Winbot: How well does it work?

Winbot: How well does it work?

By now, most of us have seen the little robots that vacuum your floor so you don't have to.  The latest trend in robotic cleaning is bots that clean big windows and mirrors -- and I finally got my hands on one.  It's called Winbot, by a Chinese company called Ecovacs Robotics. Retail price? Around $350.

Winbot weighs about two pounds and runs on electricity with a back-up battery -- in case the power cord gets unplugged, or the power goes out during use. The unit comes with a special cleaner and two cleaning pads that attach to the front and back of the undercarriage. The larger, front pad is sprayed with the cleaner, while the smaller back pad dries the glass as the bot moves over the window.

For our test, we smudged two 12' X 4' windows (previously sparkling clean) with water, dirt, vacuum dust and hand lotion.  Then, following instructions, placed the unit onto the window with the switch under the handle turned to the on position. The unit made loud humming sound as we held it to the window, 4 inches from the lower corner. When the indicator light turned blue the humming stopped and we were able to let go. The bot was security attached to the window using suction.

Next step -- press the start button. The Winbot immediatly turned and went to work, up, down and across the window in a controlled pattern that almost seemed like it knew where the dirt was.  When it missed a dirty area or left streaks, it  actually circled back up, down and across and cleaned the areas in question.

It took about 10 minutes to clean one glass panel.  When finished, the bot moved back to it's original position and made an audio alert to let us know it was time to release the suction and remove the unit from the window.  Overall, Winbot did a good job of cleaning.
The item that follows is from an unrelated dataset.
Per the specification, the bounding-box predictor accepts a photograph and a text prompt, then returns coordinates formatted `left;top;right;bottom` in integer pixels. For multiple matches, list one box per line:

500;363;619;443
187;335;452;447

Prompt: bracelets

So yes, it works.  But you have to work too.

As our partners at Consumer Reports pointed out during their tests- it not a matter of set it and forget it.  You must spray the pad, move the bot from one window to the next, and be there when the Winbot stops to detach it from the window. You need to be in the vicinity in case it becomes necessary to interrupt the process for some reason.  We also found you'll likely need to wipe away residual water that's left behind when you take it off the window.
 
The instructions make it clear that the Winbot is not intended to replace heavy duty or first time cleaning- only maintenance.  That means you'll need to do an initial cleaning first the low-tech way.  Some people report streaking with the Winbot, but we did not have that experience. Winbot is not designed for small windows. And where height is concerned, you can only use the unit on windows the unit can easily clean without straining the attached power cord. The Winbot is not designed to be used with regular household power cords but the company does sell its own power cords designed specifically for the unit.